# Exercise prompt
The whole of the data is to be reproduced exactly.

# Extracted entries

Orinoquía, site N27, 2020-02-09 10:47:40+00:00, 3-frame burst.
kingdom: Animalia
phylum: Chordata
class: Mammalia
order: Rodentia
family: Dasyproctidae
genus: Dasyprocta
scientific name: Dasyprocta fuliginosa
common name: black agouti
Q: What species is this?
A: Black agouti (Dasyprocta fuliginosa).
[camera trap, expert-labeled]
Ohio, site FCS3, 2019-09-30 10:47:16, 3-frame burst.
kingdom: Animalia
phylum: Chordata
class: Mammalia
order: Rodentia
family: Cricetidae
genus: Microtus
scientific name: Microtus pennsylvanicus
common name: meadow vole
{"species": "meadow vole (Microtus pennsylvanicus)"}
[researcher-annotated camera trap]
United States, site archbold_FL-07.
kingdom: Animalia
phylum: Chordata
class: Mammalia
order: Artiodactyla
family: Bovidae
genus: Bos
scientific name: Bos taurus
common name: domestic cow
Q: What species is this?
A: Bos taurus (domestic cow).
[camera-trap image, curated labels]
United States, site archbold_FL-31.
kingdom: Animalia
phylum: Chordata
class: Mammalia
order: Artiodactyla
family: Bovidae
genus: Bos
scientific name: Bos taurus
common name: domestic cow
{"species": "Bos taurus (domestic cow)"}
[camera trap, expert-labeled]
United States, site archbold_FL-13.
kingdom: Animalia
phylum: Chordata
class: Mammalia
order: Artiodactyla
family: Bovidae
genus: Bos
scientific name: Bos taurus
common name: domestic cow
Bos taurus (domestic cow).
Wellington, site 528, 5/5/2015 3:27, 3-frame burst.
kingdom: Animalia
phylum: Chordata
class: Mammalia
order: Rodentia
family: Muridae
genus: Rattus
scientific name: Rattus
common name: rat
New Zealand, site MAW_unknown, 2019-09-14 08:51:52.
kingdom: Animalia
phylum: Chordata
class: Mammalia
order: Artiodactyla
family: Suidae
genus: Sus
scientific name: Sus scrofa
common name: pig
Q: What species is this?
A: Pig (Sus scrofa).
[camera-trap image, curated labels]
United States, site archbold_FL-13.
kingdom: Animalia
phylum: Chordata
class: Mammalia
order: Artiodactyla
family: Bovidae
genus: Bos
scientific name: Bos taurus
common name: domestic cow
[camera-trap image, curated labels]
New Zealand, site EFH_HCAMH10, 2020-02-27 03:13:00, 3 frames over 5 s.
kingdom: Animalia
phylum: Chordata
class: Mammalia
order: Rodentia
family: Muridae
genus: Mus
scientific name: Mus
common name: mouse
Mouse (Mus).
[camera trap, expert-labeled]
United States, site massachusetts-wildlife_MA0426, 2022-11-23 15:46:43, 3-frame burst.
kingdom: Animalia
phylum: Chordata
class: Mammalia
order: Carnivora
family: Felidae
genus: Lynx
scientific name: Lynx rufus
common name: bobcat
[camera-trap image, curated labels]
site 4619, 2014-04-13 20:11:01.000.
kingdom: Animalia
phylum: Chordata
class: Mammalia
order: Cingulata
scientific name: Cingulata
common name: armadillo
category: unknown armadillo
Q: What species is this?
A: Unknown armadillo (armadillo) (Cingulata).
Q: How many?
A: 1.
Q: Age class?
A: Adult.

# Output below
Orinoquía, site N27, 2020-02-09 10:47:40+00:00, 3-frame burst.
kingdom: Animalia
phylum: Chordata
class: Mammalia
order: Rodentia
family: Dasyproctidae
genus: Dasyprocta
scientific name: Dasyprocta fuliginosa
common name: black agouti
Q: What species is this?
A: Black agouti (Dasyprocta fuliginosa).
[camera trap, expert-labeled]
Ohio, site FCS3, 2019-09-30 10:47:16, 3-frame burst.
kingdom: Animalia
phylum: Chordata
class: Mammalia
order: Rodentia
family: Cricetidae
genus: Microtus
scientific name: Microtus pennsylvanicus
common name: meadow vole
{"species": "meadow vole (Microtus pennsylvanicus)"}
[researcher-annotated camera trap]
United States, site archbold_FL-07.
kingdom: Animalia
phylum: Chordata
class: Mammalia
order: Artiodactyla
family: Bovidae
genus: Bos
scientific name: Bos taurus
common name: domestic cow
Q: What species is this?
A: Bos taurus (domestic cow).
[camera-trap image, curated labels]
United States, site archbold_FL-31.
kingdom: Animalia
phylum: Chordata
class: Mammalia
order: Artiodactyla
family: Bovidae
genus: Bos
scientific name: Bos taurus
common name: domestic cow
{"species": "Bos taurus (domestic cow)"}
[camera trap, expert-labeled]
United States, site archbold_FL-13.
kingdom: Animalia
phylum: Chordata
class: Mammalia
order: Artiodactyla
family: Bovidae
genus: Bos
scientific name: Bos taurus
common name: domestic cow
Bos taurus (domestic cow).
Wellington, site 528, 5/5/2015 3:27, 3-frame burst.
kingdom: Animalia
phylum: Chordata
class: Mammalia
order: Rodentia
family: Muridae
genus: Rattus
scientific name: Rattus
common name: rat
New Zealand, site MAW_unknown, 2019-09-14 08:51:52.
kingdom: Animalia
phylum: Chordata
class: Mammalia
order: Artiodactyla
family: Suidae
genus: Sus
scientific name: Sus scrofa
common name: pig
Q: What species is this?
A: Pig (Sus scrofa).
[camera-trap image, curated labels]
United States, site archbold_FL-13.
kingdom: Animalia
phylum: Chordata
class: Mammalia
order: Artiodactyla
family: Bovidae
genus: Bos
scientific name: Bos taurus
common name: domestic cow
[camera-trap image, curated labels]
New Zealand, site EFH_HCAMH10, 2020-02-27 03:13:00, 3 frames over 5 s.
kingdom: Animalia
phylum: Chordata
class: Mammalia
order: Rodentia
family: Muridae
genus: Mus
scientific name: Mus
common name: mouse
Mouse (Mus).
[camera trap, expert-labeled]
United States, site massachusetts-wildlife_MA0426, 2022-11-23 15:46:43, 3-frame burst.
kingdom: Animalia
phylum: Chordata
class: Mammalia
order: Carnivora
family: Felidae
genus: Lynx
scientific name: Lynx rufus
common name: bobcat
[camera-trap image, curated labels]
site 4619, 2014-04-13 20:11:01.000.
kingdom: Animalia
phylum: Chordata
class: Mammalia
order: Cingulata
scientific name: Cingulata
common name: armadillo
category: unknown armadillo
Q: What species is this?
A: Unknown armadillo (armadillo) (Cingulata).
Q: How many?
A: 1.
Q: Age class?
A: Adult.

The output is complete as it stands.